Gabriëlskloof is a few kilometres east of the village of Bot Rivier and just south of where the N2 and R43 follow each other. The estate buildings sit on top of a low hill and are easily visible from the approach road. The setting reminded me of Tuscany except for the smaller hill and lack of tall cypress trees. It is a relatively new estate, as many in Bot Rivier, having been bought by South African Bernhard Heyns in 2001 as land to ‘root him to the spot’. It was canola and wheat land at the time but is now planted with 66 hectares of red and white Bordeaux and Rhône cultivar vines. Gabriëlskloof seeks to make wines with the minimum of intervention, distinct and of high quality that reflect the soils and terroir.

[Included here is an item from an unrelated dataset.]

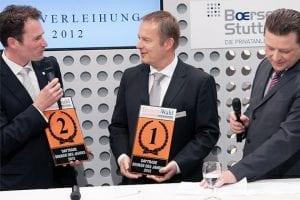 Geteilte Freude ist doppelte Freude: CEO Kai Friedrich von Cortal Consors gratuliert dem Vorstandssprecher von ViTrade, Matthias Hach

Marianna, sensing that I did not have time to eat any of the hearty food in the Restaurant, brought me a welcome taster of bread and olive oil, the latter from 5 varieties grown, extracted, blended and bottled on the farm. Cabernet Franc from the second vintage made on the estate was my first red wine. It was my favourite wine of the tasting due to its superb elegant yet powerful palate with near perfect balance between red cherry and redcurrant fruits, light tannin touch (18 months in large old barrels) and fresh acidity. The wine showed just enough restraint on the nose to interest with natural fynbos and herbs giving green aromas to match the red fruits.
The last wines were poured together in large open glasses to maximise their aromas. The 2 Syrah were identical in viticulture and winemaking (light extraction, minimal pumpover, 18 months maturation in 30% new French oak) but come from grapes on different soil types: shale, near to the Tasting Room, and Table Mountain sandstone on the far hill visible from the Tasting Room. It is always a treat to taste wines from different soils. I recall doing so with Chardonnay at De Wetshof and, more recently, tasting Syrah from different blocks at Haskell. The soil rocks beside the glasses was a nice touch.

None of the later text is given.